** PROBLEM **
Each line in the records below, from the one that contains "BY MICHAEL POPKE" to the one that contains "to strategize improvements.", should be reproduced exactly, the first and last included.

** RECORD EXTRACTS **
::::::::::
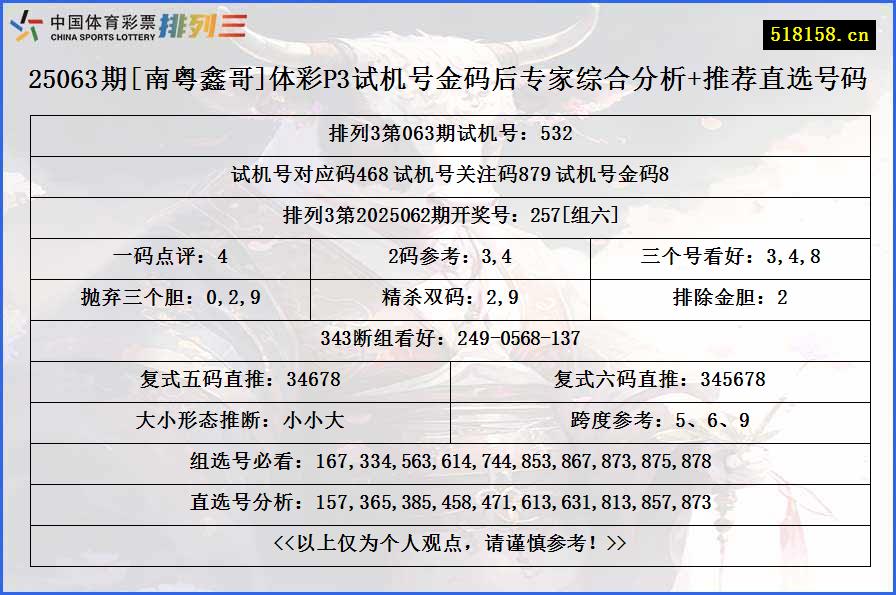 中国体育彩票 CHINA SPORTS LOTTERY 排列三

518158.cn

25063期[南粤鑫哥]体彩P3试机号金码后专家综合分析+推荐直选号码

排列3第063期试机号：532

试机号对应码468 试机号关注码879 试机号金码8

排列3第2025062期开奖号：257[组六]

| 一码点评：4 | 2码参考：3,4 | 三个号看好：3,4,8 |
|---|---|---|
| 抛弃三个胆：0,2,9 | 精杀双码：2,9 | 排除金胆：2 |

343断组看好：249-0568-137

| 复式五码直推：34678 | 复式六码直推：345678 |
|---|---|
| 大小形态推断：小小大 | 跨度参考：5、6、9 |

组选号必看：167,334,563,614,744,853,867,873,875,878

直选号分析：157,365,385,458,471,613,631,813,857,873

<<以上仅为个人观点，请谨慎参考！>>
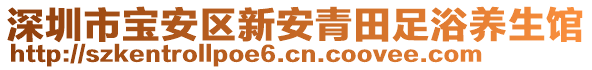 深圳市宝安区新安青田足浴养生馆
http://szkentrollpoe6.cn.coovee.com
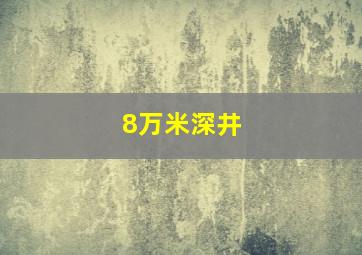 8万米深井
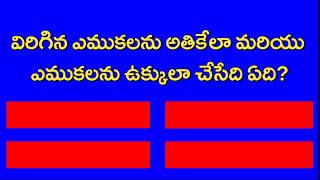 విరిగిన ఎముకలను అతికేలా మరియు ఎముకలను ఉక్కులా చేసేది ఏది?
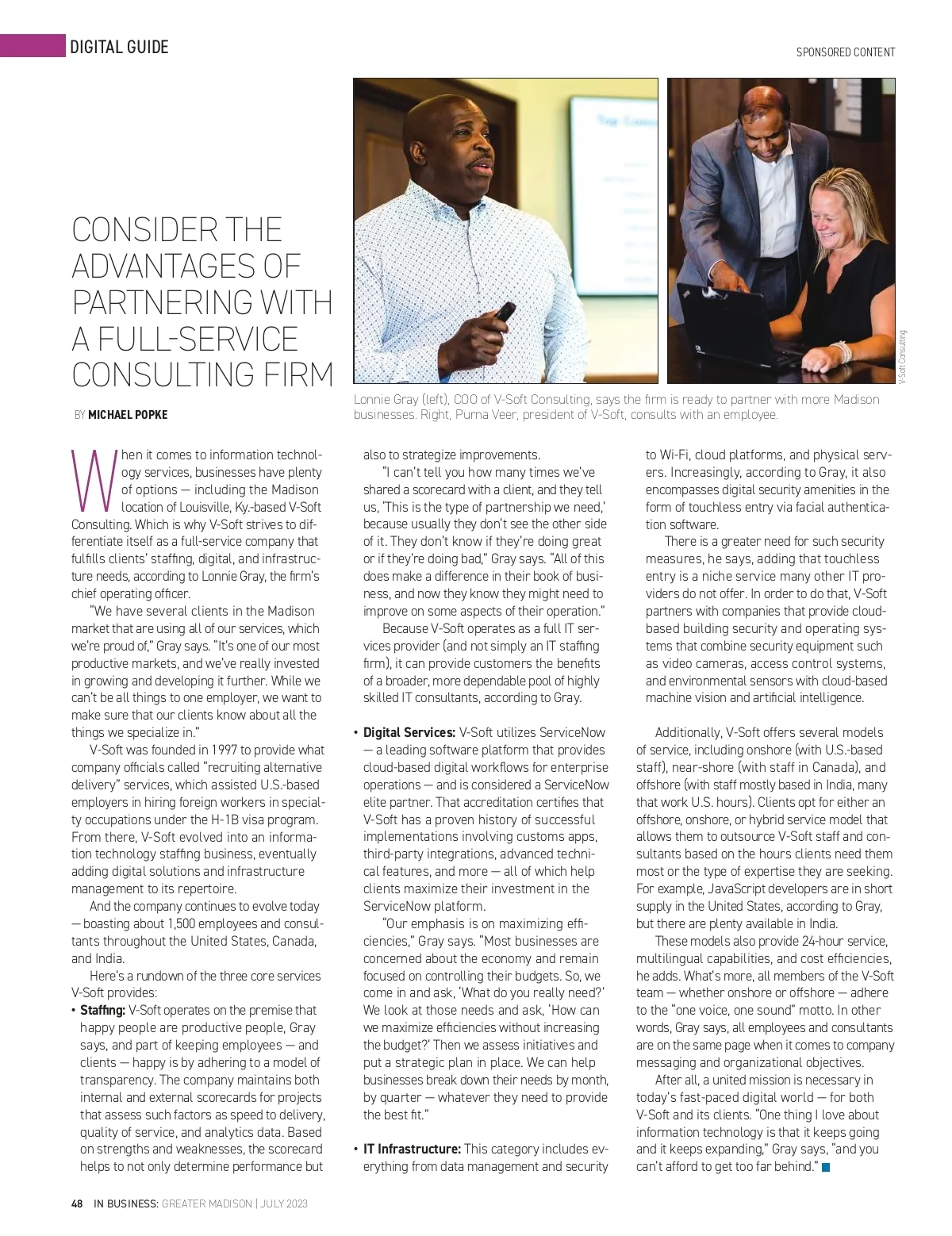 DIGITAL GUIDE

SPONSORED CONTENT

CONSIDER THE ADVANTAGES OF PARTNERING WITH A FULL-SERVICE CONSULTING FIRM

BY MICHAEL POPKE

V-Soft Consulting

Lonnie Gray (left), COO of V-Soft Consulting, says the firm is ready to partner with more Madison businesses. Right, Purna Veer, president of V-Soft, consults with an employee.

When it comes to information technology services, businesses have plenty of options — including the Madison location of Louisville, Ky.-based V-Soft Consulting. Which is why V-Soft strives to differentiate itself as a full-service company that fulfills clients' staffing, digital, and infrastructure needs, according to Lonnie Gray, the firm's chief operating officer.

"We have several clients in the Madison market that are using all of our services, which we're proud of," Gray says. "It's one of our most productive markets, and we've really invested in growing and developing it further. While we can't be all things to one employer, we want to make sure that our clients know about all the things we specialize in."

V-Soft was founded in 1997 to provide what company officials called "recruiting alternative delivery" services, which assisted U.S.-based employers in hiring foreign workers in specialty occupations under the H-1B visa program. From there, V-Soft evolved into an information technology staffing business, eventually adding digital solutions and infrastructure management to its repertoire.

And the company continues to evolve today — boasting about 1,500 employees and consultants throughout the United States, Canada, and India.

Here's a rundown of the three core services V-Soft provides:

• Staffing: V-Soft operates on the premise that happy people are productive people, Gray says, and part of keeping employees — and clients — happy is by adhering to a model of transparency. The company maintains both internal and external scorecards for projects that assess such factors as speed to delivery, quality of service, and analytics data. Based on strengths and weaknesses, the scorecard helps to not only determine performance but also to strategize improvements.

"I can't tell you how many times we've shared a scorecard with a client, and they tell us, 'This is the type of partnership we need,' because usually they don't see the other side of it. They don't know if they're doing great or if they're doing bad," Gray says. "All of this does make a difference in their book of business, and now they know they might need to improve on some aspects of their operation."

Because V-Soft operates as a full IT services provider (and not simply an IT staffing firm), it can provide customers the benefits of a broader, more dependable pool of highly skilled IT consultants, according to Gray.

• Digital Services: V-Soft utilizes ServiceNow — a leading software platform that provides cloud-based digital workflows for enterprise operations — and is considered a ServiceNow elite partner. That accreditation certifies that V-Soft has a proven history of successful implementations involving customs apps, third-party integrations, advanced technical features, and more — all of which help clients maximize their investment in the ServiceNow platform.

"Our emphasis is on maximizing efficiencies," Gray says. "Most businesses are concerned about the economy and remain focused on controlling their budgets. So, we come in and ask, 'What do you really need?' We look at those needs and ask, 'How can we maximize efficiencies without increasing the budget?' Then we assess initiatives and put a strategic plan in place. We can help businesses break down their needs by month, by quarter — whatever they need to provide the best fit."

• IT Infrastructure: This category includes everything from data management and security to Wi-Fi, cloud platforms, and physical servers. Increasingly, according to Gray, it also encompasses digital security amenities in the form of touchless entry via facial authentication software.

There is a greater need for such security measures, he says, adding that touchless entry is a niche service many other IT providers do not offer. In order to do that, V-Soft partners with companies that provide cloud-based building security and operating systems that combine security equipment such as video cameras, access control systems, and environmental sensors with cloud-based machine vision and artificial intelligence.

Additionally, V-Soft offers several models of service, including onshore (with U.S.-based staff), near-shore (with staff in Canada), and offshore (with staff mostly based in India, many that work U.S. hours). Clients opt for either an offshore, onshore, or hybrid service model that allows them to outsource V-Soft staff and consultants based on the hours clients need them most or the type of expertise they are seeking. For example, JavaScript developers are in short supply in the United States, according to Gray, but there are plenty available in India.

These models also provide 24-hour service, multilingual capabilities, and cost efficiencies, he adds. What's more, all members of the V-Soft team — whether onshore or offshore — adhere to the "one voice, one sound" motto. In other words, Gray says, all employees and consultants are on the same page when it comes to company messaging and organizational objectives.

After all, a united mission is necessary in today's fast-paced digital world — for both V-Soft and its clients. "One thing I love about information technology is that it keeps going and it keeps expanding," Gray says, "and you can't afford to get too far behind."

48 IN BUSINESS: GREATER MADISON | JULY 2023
::::::::::
** ANSWER FOR THE TASK **
BY MICHAEL POPKE

V-Soft Consulting

Lonnie Gray (left), COO of V-Soft Consulting, says the firm is ready to partner with more Madison businesses. Right, Purna Veer, president of V-Soft, consults with an employee.

When it comes to information technology services, businesses have plenty of options — including the Madison location of Louisville, Ky.-based V-Soft Consulting. Which is why V-Soft strives to differentiate itself as a full-service company that fulfills clients' staffing, digital, and infrastructure needs, according to Lonnie Gray, the firm's chief operating officer.

"We have several clients in the Madison market that are using all of our services, which we're proud of," Gray says. "It's one of our most productive markets, and we've really invested in growing and developing it further. While we can't be all things to one employer, we want to make sure that our clients know about all the things we specialize in."

V-Soft was founded in 1997 to provide what company officials called "recruiting alternative delivery" services, which assisted U.S.-based employers in hiring foreign workers in specialty occupations under the H-1B visa program. From there, V-Soft evolved into an information technology staffing business, eventually adding digital solutions and infrastructure management to its repertoire.

And the company continues to evolve today — boasting about 1,500 employees and consultants throughout the United States, Canada, and India.

Here's a rundown of the three core services V-Soft provides:

• Staffing: V-Soft operates on the premise that happy people are productive people, Gray says, and part of keeping employees — and clients — happy is by adhering to a model of transparency. The company maintains both internal and external scorecards for projects that assess such factors as speed to delivery, quality of service, and analytics data. Based on strengths and weaknesses, the scorecard helps to not only determine performance but also to strategize improvements.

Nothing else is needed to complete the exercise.